A critical vulnerability in Ubuntu’s Linux kernel has been disclosed that allows local attackers to escalate privileges and potentially obtain root access on vulnerable systems.

Revealed at TyphoonPWN 2025, the flaw is caused by a reference count imbalance in the af_unix subsystem and results in a use-after-free (UAF) condition; researchers demonstrated the issue with a complete proof-of-concept exploit.

The bug affects Ubuntu 24.04.2 running the 6.8.0-60-generic kernel, underscoring persistent challenges around backporting and patch consistency in distro kernels.
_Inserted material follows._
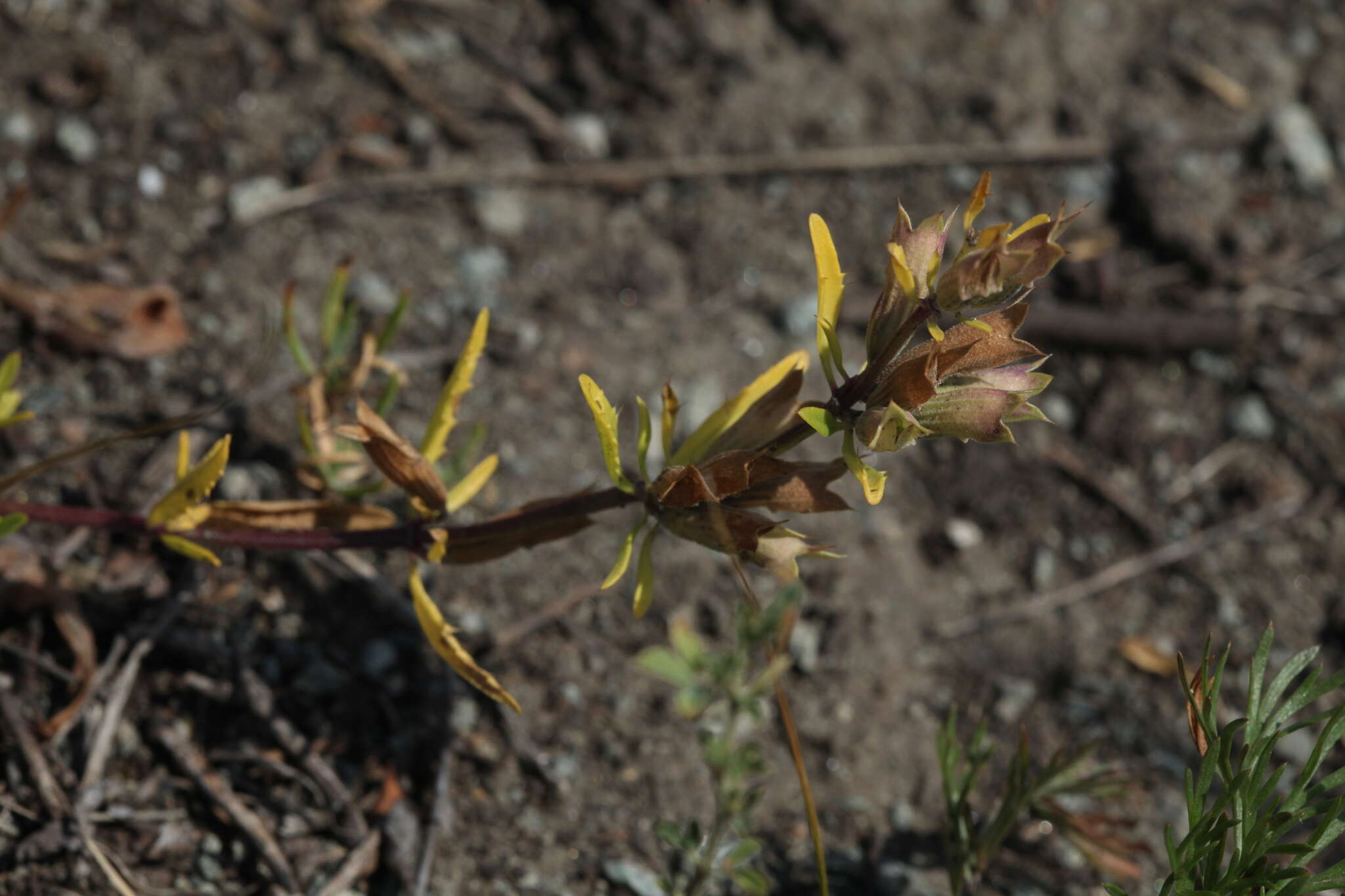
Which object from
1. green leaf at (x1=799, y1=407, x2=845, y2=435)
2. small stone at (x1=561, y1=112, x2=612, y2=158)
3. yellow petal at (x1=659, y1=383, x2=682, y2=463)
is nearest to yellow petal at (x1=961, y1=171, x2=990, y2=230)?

The underlying problem stems from Ubuntu’s partial application of upstream kernel fixes for af_unix reference-counting errors — specifically, Ubuntu applied changes to af_unix.c but did not update garbage.c correspondingly.
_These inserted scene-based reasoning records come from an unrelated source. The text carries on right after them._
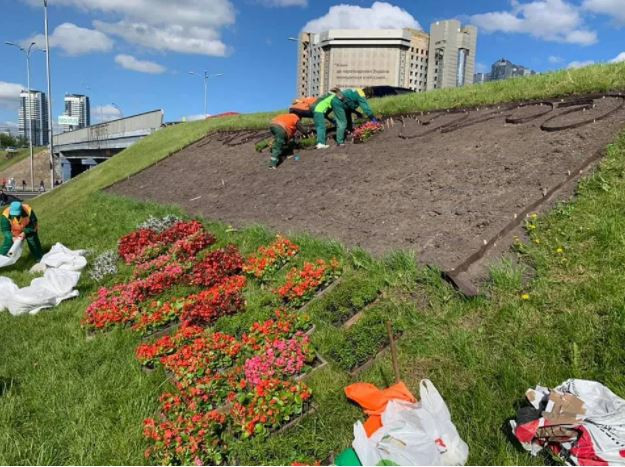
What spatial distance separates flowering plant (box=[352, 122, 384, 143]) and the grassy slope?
6.23 metres

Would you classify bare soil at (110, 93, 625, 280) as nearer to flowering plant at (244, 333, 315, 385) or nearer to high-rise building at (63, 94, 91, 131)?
flowering plant at (244, 333, 315, 385)

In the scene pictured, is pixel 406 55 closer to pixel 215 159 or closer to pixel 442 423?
pixel 215 159

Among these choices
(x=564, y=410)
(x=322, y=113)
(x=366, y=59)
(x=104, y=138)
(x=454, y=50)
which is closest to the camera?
(x=564, y=410)

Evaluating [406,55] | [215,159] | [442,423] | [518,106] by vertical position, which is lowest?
[442,423]

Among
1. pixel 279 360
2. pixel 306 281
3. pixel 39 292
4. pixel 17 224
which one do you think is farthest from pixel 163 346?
pixel 17 224

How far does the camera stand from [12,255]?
9211 mm

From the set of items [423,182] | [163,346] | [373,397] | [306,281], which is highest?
[423,182]

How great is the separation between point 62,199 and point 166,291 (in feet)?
51.3

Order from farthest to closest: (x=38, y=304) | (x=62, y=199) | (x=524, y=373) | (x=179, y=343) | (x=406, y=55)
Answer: (x=406, y=55)
(x=62, y=199)
(x=38, y=304)
(x=179, y=343)
(x=524, y=373)

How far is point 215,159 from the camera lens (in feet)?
51.6

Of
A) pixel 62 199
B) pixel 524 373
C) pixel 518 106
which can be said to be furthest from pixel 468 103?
pixel 62 199

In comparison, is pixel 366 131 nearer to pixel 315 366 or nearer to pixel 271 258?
Result: pixel 271 258

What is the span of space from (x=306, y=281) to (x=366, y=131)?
7109 millimetres

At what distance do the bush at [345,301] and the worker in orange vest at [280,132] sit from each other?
7.29 meters
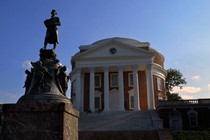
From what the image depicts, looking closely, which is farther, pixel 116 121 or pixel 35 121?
pixel 116 121

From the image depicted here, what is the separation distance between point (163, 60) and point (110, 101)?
50.9 feet

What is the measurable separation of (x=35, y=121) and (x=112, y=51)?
39083mm

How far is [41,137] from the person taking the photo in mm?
6066

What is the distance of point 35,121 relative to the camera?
6180 millimetres

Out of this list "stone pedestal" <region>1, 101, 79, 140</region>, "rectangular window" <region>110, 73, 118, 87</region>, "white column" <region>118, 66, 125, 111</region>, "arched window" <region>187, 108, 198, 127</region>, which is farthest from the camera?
"rectangular window" <region>110, 73, 118, 87</region>

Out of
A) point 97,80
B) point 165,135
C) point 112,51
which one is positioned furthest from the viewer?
point 97,80

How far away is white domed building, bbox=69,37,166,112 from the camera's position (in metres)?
43.0

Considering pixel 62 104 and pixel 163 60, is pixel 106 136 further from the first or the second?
pixel 163 60

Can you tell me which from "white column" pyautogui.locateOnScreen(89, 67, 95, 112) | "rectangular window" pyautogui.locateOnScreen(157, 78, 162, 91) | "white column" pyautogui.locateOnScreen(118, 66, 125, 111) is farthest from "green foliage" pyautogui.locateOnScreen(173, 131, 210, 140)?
"rectangular window" pyautogui.locateOnScreen(157, 78, 162, 91)

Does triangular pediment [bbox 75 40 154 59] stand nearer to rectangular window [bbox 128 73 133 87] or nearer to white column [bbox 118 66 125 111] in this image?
white column [bbox 118 66 125 111]

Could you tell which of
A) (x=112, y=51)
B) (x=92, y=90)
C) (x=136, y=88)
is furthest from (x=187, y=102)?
(x=112, y=51)

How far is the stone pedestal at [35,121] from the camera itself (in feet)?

af_unix domain sockets provide inter-process communication and include mechanisms for sending file descriptors between processes. Upstream kernel work replaced the old circular-reference garbage collection with a new approach and altered how out-of-band (OOB) socket buffer (skb) references are managed. In upstream patches, the skb_get() call was removed from queue_oob in af_unix.c to prevent unnecessary increments to u->oob_skb, and corresponding garbage-collection logic was adjusted to match. Ubuntu’s kernel retained the legacy garbage collector while only applying the af_unix.c edit, creating a mismatch: oob_skb can be allocated with a single reference but then decremented twice — once by kfree_skb in unix_gc and again by unix_release_sock during socket teardown — producing a UAF on the 256-byte sk_buff object allocated from skbuff_head_cache.

SSD Disclosure observed that while either function could free the object, practical exploitation reliably sees unix_gc free the skb followed by a use in unix_release_sock.

The exploit requires separating the free and later use to be reliable. The researchers achieved this by forcing garbage collection immediately after socket closure through a high unix_tot_inflight count (exceeding ~16,000) during a subsequent sendmsg, which triggers wait_for_unix_gc. To maintain the timing window before unix_release_sock executes as a TWA_RESUME work item, the exploit intentionally pauses kernel execution via a FUSE-backed mmap buffer inside skb_copy_datagram_from_iter, making a kernel thread sleep for several seconds using a custom FUSE_read handler.

A cross-cache technique was used to free and then reallocate the slab page with attacker-controlled pg_vec structures sprayed via packet sockets on the loopback interface. Overwriting the freed skb allowed control of its destructor in skb_release_head_state, enabling hijack of RIP and RDI registers. The exploit defeats KASLR using a prefetch side-channel variant of Entrybleed — applying statistical timing analysis on systems without KPTI — achieving a reliable kernel address leak. Final privilege escalation is achieved by building ROP chains that overwrite modprobe_path to point at “/tmp/x,” a script that, when invoked by usermodehelper, grants root access.

The PoC is a sophisticated C exploit that compiles along with helper utilities and FUSE components, demonstrating full escalation including KASLR disclosure, slab spraying, and payload execution. It earned first place in TyphoonPWN 2025’s Linux category and credited the researcher for deep kernel-internals analysis.

Mitigation

Canonical responded on September 18, 2025, releasing an updated kernel that incorporates the complete upstream fixes to restore balanced refcount handling across the affected files. Users running the vulnerable release should update immediately using apt (e.g., apt upgrade linux-generic) and confirm they are on kernel 6.8.0-61 or later.

This incident highlights the dangers of selective backporting in distribution kernels and reinforces the need for administrators to closely follow security advisories. Although there have been no reports of widespread exploitation, the public availability of a PoC raises the priority for patching in enterprise environments.